• [What you will do] Arrange the lines from the one containing "How far from the observer's" through the one containing "2.20 metres" as a Markdown table with the columns No. and Line. Number each line and leave out blank lines.

Some rows:
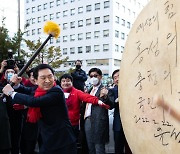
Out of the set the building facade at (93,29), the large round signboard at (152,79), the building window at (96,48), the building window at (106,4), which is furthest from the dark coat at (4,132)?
the building window at (106,4)

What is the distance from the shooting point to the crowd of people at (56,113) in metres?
2.76

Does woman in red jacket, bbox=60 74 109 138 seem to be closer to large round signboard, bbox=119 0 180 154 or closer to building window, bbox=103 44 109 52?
large round signboard, bbox=119 0 180 154

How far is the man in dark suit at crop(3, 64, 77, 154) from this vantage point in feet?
8.92

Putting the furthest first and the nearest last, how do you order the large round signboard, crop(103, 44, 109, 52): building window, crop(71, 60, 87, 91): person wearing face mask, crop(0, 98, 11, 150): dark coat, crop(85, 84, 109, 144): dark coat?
crop(103, 44, 109, 52): building window, crop(71, 60, 87, 91): person wearing face mask, crop(85, 84, 109, 144): dark coat, crop(0, 98, 11, 150): dark coat, the large round signboard

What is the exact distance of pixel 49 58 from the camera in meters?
17.4

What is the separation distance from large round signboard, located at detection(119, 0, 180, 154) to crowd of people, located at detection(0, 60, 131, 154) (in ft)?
3.38

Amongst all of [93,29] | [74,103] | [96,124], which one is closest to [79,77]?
[74,103]

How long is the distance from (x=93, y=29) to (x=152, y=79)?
50.7 meters

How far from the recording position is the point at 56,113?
2.78 metres

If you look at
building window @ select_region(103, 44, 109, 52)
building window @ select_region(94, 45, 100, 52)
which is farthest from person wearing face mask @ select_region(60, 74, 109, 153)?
building window @ select_region(94, 45, 100, 52)

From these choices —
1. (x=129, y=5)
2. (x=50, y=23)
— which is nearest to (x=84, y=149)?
(x=50, y=23)

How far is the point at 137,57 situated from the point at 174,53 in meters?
0.32

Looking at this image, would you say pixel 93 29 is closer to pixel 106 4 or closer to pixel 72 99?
pixel 106 4

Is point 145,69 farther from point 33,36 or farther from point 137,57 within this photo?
point 33,36
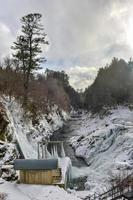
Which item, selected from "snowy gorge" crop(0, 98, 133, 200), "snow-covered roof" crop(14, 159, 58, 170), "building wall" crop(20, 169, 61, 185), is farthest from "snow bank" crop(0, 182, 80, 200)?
"snow-covered roof" crop(14, 159, 58, 170)

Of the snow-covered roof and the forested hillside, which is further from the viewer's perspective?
the forested hillside

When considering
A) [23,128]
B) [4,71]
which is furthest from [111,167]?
[4,71]

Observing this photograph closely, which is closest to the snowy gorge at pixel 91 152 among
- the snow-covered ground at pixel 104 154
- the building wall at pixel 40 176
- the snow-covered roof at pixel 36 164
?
the snow-covered ground at pixel 104 154

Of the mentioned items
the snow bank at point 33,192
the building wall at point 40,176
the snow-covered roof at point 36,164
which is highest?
the snow-covered roof at point 36,164

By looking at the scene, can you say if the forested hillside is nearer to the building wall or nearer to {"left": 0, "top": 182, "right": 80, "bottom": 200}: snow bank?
the building wall

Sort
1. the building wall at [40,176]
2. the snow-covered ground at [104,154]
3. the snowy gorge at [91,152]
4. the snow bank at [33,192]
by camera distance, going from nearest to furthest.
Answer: the snow bank at [33,192] < the snowy gorge at [91,152] < the building wall at [40,176] < the snow-covered ground at [104,154]

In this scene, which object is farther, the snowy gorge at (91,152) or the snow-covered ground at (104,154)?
the snow-covered ground at (104,154)

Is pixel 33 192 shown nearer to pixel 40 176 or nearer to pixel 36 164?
pixel 40 176

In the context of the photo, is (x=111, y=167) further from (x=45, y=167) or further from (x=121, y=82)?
(x=121, y=82)

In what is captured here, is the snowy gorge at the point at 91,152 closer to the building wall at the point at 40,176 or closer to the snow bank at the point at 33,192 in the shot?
the snow bank at the point at 33,192

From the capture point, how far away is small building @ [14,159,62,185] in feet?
62.7

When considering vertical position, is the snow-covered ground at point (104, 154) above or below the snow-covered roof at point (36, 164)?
below

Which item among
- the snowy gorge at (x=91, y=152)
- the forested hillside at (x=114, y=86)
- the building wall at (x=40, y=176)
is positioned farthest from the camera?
the forested hillside at (x=114, y=86)

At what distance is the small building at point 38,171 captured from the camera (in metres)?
19.1
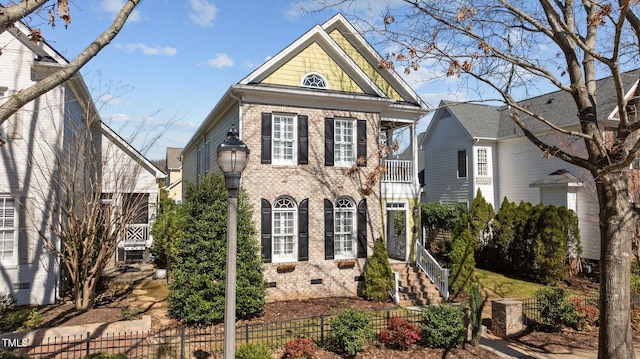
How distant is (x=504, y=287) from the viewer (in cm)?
1645

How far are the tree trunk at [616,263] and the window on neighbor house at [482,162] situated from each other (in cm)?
1698

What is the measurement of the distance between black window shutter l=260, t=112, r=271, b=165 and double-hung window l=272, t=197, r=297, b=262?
4.74ft

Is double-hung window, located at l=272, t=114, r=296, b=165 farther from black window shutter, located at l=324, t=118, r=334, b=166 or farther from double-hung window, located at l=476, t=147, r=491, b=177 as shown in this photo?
double-hung window, located at l=476, t=147, r=491, b=177

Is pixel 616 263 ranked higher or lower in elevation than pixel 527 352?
higher

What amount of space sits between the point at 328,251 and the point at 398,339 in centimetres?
537

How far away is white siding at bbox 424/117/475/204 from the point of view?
24875mm

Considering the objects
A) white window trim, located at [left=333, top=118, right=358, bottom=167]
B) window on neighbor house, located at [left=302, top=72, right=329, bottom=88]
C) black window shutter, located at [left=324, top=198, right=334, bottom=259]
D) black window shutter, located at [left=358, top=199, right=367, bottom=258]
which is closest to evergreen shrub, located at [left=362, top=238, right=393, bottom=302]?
black window shutter, located at [left=358, top=199, right=367, bottom=258]

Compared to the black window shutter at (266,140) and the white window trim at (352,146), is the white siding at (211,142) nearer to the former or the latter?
the black window shutter at (266,140)

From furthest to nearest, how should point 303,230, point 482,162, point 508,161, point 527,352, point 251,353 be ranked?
point 482,162 → point 508,161 → point 303,230 → point 527,352 → point 251,353

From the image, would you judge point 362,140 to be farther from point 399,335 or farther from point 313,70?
point 399,335

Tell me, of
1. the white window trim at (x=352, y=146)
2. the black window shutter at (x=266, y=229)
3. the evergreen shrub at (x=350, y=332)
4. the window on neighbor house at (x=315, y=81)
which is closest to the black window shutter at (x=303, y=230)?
the black window shutter at (x=266, y=229)

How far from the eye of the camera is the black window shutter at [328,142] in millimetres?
14461

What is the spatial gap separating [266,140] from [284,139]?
70 cm

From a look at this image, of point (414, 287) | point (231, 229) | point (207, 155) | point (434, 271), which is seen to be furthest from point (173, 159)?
point (231, 229)
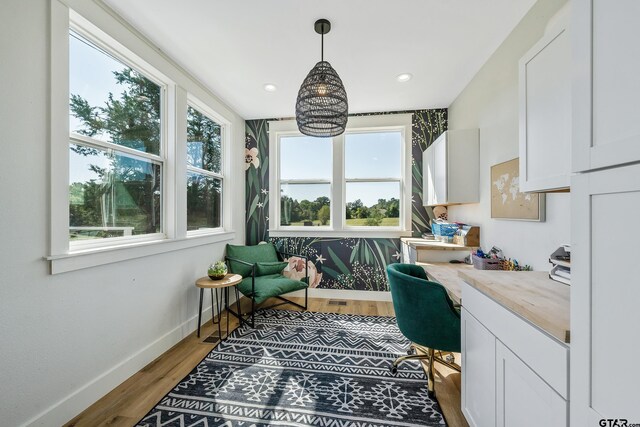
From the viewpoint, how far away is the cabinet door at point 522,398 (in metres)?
0.82

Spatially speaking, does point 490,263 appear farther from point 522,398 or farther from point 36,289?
point 36,289

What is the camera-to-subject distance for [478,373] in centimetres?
133

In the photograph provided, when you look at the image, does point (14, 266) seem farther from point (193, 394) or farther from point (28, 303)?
point (193, 394)

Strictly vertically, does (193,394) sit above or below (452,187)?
below

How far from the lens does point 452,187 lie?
8.91 ft

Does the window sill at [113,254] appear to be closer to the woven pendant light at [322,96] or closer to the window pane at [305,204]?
the window pane at [305,204]

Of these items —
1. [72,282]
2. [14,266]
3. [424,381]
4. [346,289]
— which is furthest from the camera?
[346,289]

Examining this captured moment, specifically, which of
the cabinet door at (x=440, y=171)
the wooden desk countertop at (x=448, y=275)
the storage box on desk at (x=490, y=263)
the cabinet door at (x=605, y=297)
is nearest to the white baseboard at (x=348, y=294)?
the wooden desk countertop at (x=448, y=275)

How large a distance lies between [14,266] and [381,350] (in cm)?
256

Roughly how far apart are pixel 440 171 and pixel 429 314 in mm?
1718

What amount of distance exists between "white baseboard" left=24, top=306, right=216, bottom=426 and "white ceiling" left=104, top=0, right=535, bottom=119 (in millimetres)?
2563

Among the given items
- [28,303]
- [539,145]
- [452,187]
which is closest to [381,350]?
[452,187]

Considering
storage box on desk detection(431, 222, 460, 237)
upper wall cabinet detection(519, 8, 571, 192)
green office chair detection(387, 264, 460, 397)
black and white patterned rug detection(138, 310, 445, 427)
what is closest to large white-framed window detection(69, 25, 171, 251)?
black and white patterned rug detection(138, 310, 445, 427)

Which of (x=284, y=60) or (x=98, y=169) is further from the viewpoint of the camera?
(x=284, y=60)
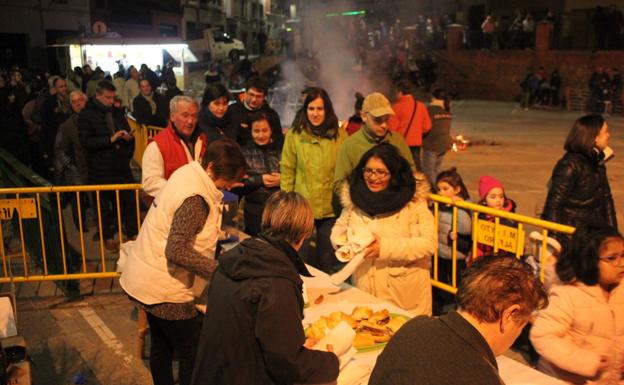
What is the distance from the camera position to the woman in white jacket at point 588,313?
3338 mm

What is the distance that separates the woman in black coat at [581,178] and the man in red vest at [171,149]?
288 cm

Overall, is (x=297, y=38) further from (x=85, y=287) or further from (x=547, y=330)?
(x=547, y=330)

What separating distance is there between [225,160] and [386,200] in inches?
51.3

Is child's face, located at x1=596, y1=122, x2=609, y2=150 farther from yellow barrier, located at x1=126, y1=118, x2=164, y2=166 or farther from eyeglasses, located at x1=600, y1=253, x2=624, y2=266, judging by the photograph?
yellow barrier, located at x1=126, y1=118, x2=164, y2=166

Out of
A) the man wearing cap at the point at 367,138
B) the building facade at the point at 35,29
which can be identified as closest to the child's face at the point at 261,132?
the man wearing cap at the point at 367,138

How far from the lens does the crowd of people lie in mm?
2408

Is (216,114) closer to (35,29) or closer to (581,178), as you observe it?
(581,178)

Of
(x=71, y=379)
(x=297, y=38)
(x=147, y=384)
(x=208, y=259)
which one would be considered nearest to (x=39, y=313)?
(x=71, y=379)

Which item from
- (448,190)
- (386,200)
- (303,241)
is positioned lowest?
(448,190)

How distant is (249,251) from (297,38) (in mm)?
47978

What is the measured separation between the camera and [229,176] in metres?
3.40

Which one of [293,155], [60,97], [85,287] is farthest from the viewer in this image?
[60,97]

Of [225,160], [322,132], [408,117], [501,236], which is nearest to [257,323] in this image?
[225,160]

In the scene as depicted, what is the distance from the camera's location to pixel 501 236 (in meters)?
4.82
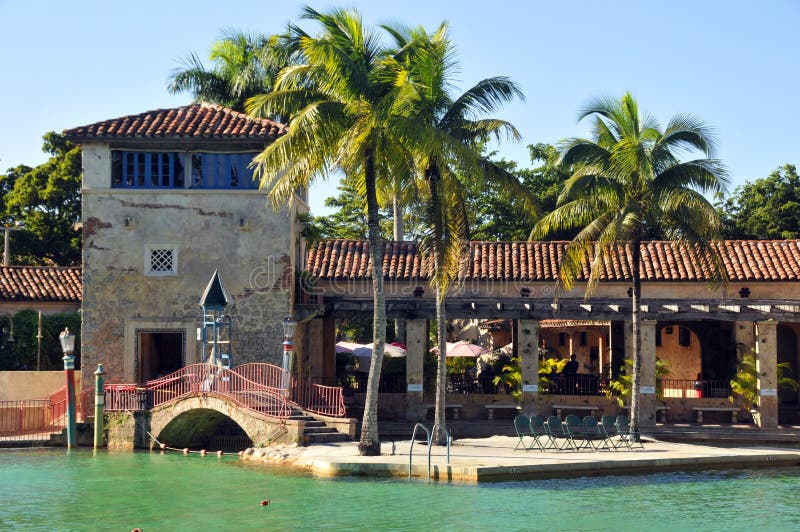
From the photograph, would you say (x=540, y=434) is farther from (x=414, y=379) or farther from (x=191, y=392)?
(x=191, y=392)

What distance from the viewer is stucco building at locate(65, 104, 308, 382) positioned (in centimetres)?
3033

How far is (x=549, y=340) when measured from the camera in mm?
47969

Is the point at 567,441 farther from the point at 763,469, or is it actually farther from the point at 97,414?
the point at 97,414

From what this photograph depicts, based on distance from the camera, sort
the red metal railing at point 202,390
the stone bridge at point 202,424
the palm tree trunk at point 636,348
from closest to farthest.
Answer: the stone bridge at point 202,424 → the palm tree trunk at point 636,348 → the red metal railing at point 202,390

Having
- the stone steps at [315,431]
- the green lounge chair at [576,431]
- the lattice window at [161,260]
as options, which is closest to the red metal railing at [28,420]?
the lattice window at [161,260]

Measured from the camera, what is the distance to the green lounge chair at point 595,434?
84.2 feet

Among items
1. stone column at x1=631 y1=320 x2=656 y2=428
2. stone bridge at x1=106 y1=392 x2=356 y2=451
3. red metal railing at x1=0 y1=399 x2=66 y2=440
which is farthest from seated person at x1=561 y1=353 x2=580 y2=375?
red metal railing at x1=0 y1=399 x2=66 y2=440

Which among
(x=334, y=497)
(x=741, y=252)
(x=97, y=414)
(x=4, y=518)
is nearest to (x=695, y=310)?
(x=741, y=252)

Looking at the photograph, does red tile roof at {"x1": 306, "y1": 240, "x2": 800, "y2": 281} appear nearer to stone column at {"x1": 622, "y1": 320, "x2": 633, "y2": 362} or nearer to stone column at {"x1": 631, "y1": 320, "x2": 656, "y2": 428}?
stone column at {"x1": 622, "y1": 320, "x2": 633, "y2": 362}

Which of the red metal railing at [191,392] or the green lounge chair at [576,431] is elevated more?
the red metal railing at [191,392]

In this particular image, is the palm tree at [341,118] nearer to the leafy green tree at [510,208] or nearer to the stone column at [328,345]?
the stone column at [328,345]

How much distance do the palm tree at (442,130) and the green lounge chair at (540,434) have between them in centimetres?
280

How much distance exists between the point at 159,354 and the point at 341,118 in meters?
14.4

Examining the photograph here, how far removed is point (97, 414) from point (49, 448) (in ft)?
5.06
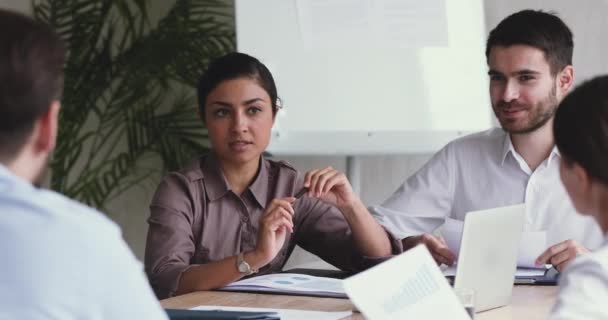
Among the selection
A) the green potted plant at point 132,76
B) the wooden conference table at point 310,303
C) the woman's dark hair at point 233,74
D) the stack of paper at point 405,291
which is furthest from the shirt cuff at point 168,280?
the green potted plant at point 132,76

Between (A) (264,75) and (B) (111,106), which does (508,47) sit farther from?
(B) (111,106)

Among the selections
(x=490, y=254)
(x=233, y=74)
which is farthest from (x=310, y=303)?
(x=233, y=74)

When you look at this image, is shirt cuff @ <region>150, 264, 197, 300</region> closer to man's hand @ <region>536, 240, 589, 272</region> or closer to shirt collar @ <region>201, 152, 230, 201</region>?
shirt collar @ <region>201, 152, 230, 201</region>

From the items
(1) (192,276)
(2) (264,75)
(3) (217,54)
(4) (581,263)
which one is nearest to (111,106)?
(3) (217,54)

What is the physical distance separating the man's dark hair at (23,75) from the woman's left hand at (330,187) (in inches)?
55.5

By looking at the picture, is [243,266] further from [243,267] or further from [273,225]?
[273,225]

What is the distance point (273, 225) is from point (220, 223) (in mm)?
411

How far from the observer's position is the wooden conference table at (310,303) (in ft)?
7.05

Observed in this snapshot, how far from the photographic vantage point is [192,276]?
8.00 ft

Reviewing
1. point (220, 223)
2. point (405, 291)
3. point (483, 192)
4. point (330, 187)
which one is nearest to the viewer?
point (405, 291)

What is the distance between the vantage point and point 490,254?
2.20 metres

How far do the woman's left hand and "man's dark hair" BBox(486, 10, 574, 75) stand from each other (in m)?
0.74

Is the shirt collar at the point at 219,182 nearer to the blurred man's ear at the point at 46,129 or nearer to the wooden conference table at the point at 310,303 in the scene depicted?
the wooden conference table at the point at 310,303

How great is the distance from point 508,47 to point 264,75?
740mm
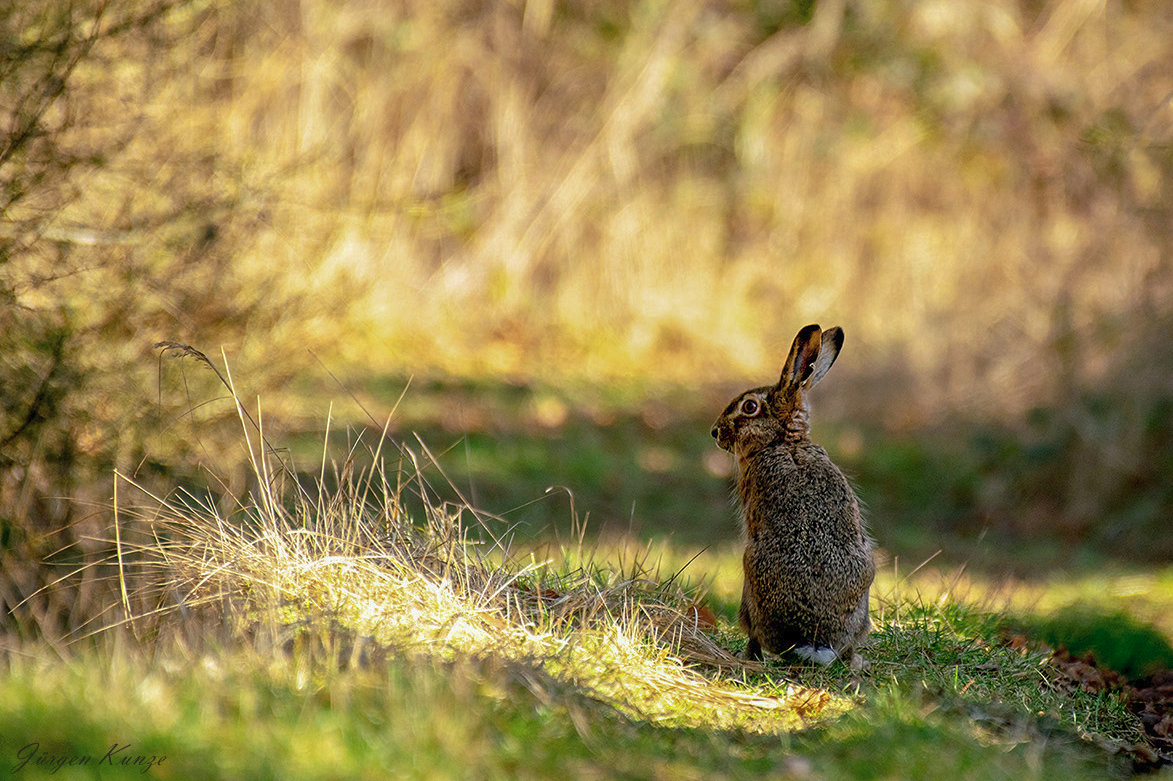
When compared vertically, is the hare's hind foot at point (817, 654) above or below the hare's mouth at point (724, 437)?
below

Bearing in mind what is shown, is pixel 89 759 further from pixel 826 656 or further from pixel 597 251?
pixel 597 251

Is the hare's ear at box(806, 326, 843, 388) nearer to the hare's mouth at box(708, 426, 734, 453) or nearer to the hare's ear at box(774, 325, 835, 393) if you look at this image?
the hare's ear at box(774, 325, 835, 393)

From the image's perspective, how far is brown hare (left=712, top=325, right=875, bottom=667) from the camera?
4.91m

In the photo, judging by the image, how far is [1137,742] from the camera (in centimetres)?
489

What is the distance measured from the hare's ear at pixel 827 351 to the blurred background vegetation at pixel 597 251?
1840 millimetres

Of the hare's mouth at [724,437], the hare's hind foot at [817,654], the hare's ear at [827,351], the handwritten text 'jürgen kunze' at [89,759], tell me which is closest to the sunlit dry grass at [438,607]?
the hare's hind foot at [817,654]

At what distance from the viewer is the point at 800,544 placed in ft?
16.3

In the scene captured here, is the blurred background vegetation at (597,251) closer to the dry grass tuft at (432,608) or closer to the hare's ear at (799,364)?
the dry grass tuft at (432,608)

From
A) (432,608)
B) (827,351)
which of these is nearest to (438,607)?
(432,608)

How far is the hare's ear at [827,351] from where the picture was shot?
18.1 ft

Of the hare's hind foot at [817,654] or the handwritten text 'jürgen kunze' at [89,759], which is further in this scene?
the hare's hind foot at [817,654]

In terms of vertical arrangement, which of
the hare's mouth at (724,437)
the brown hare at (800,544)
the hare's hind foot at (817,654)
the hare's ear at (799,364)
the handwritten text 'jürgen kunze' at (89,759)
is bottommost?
the handwritten text 'jürgen kunze' at (89,759)

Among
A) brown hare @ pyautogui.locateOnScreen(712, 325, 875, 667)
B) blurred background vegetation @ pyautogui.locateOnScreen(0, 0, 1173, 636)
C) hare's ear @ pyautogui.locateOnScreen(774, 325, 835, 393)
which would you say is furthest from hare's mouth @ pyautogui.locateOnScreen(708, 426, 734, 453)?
blurred background vegetation @ pyautogui.locateOnScreen(0, 0, 1173, 636)

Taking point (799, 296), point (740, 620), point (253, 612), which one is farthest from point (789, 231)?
point (253, 612)
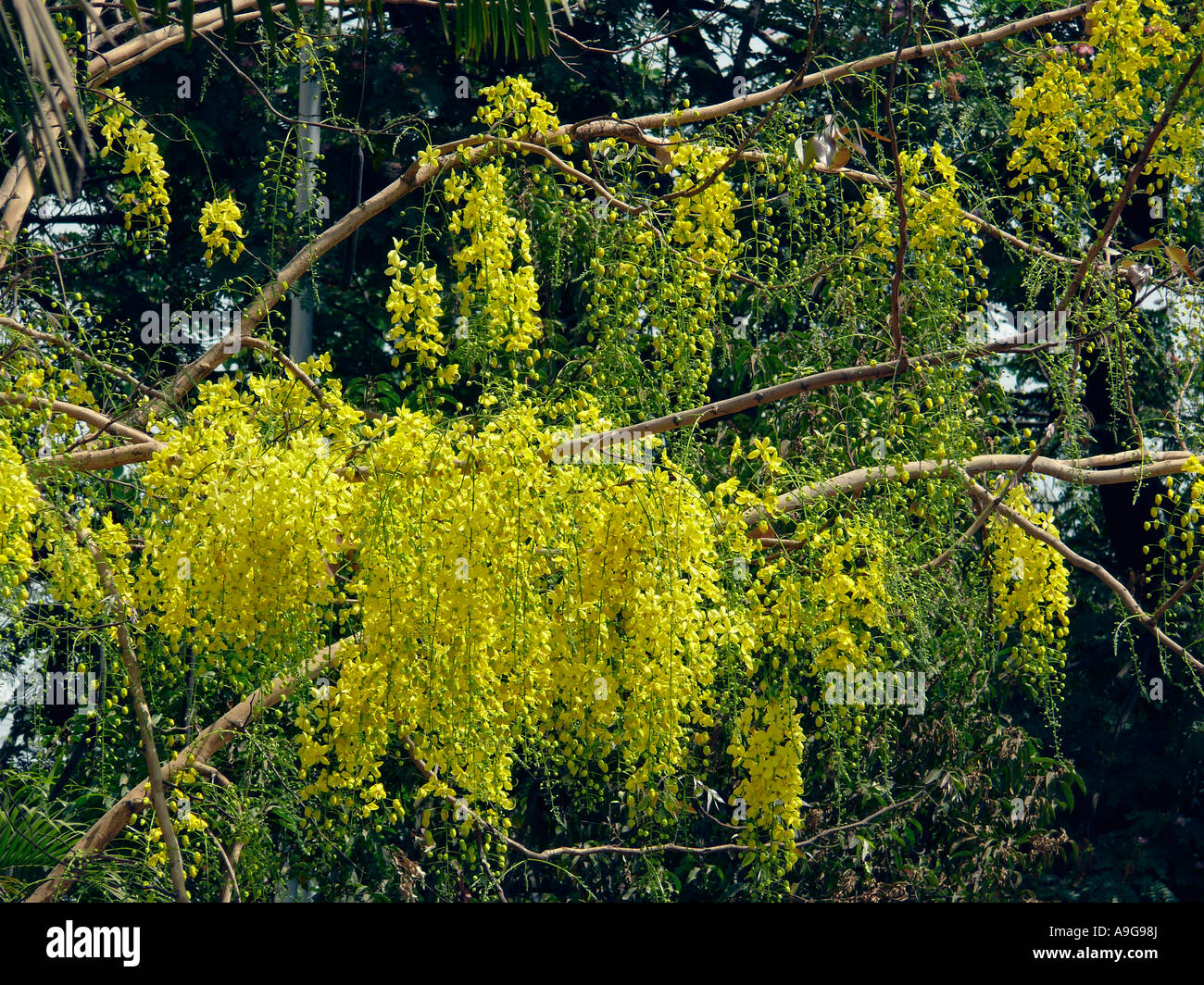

• [Solution]
| No. | Line |
|---|---|
| 1 | How far from the observer's position is the wooden conference table at (310,303) (in ft)? |
| 2 | 7.05 |
| 3 | Observed in this snapshot, how far from the photographic vantage point is [192,276]? |
| 4 | 8.00 ft |
| 5 | Reviewing |
| 6 | 1. point (220, 223) |
| 7 | 2. point (405, 291) |
| 8 | 3. point (483, 192) |
| 9 | 4. point (330, 187) |
| 10 | which one is nearest to the viewer? |
| 11 | point (405, 291) |
| 12 | What is the distance between the vantage point and point 490,254? |
| 13 | 2.20 metres |